Advances in Distributed Systems
ECE 1746, Fall 2003
University of Toronto

Instructor: Ashvin Goel

Course time: Thursday, 4-6pm
Course Room: Galbraith Building, GB-120
Start date: Sep 11, 2003

Course Description

The exponential growth of Internet services demonstrates the importance and potential of large-scale distributed systems. Today, Web services allow online shopping of virtually any product from cheap second-hand items to expensive art collections. Content delivery networks can potentially speed these services by cleverly caching Web pages. Peer-to-peer applications allow sharing of content in ways that are making industry nervous about their profit margins. Multimedia services provide streaming delivery of audio and video. The new classes of distributed applications that are becoming ubiquitous seems endless: cluster computing, grid computing, game services, pervasive mobile computing, sensor networks, etc. In this scenario, a fundamental challenge is to provide scalable and robust services in the presence of best-effort communication and unreliable nodes.

This graduate-level course focuses on distributed computing from a systems software perspective. Students are expected to read and critique recent research papers that cover some of the distributed applications mentioned above and span areas such as operating systems, networks and multimedia systems. They are also expected to work on a research project and make a presentation.


There are no required textbooks for this course. The optional textbook is Distributed Systems: Concepts and Design (Third Edition), by George Coulouris, Jean Dollimore and Tim Kindberg. Published by Addison-Wesley, 2001. ISBN 0-201-61918-0.

Class Format

Please read carefully

Each week this class will cover a group of papers that focuses on a specific aspect of distributed systems. Students are expected to read all the papers in the group that will be presented (the number of presentations depends on the number of students in class). At the beginning of the term, each paper will be assigned to a student who will be presenting the paper. Presentations will be limited to 15 minutes.

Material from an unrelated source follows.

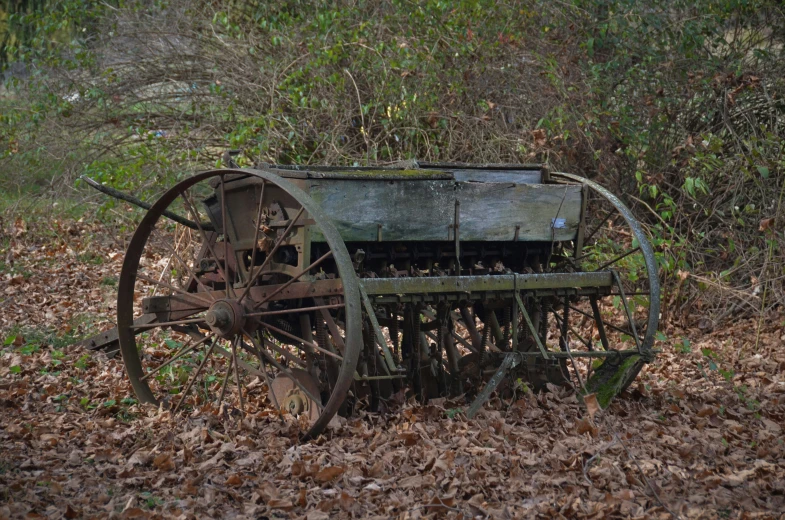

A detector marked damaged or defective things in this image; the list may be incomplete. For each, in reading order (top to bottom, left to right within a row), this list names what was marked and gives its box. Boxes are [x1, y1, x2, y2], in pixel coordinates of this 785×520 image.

rusty wagon [89, 162, 660, 438]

While students are welcome to present papers as they wish, here is an outline of a presentation that should help you get started. If students use slides, please use at least 20-24 point font for text. For a 15 minute presentation, do not use more than 15 slides or else the presentation will appear rushed. Students are welcome to send slides to the instructor a week before the presentation to get additional help.

After the presentation the student is expected to lead a 20-30 minute in-depth discussion of the paper (the length of the discussion will depend on the number of students in the class). This discussion should aim to answer the following questions: To aid in this discussion, each student presentation must end with a list of 5 specific questions that the student can ask other students and should be prepared to answer (the student should preferably have the answers at the end of the slides).

The answers to these questions should not be obvious, i.e. they should not be stated clearly in the paper. Instead, the questions should help in critial analysis of the paper. For example, suppose one of the stated contributions of the paper is that it "Enables secure peer-to-peer routing". One question might be: how secure is the routing and what strategy discussed in the paper makes it secure?

Choosing Papers for Presentation

After the first class in the term, each student should send mail to the instructor with a list of three or more papers that the student would like to present in class. The list of papers is available on the class web site and is broken by subject and the week in which the paper will be presented.

The paper choice is first-come, first served. So it is in the student's interest to send mail to the instructor soon so that they get the first paper of their choice.

The reason for sending additional papers is to resolve conflicts so that if a student doesn't get their first choice, then their second choice can be assigned to them, etc. It is better to send a long list than a short list since if all the papers in the list are taken, then the instructor will have to send the student mail asking for another set of papers from the student. By the time, the student sends the next mail, other students may have chosen many more papers! We are solving a little distributed consistency problem here!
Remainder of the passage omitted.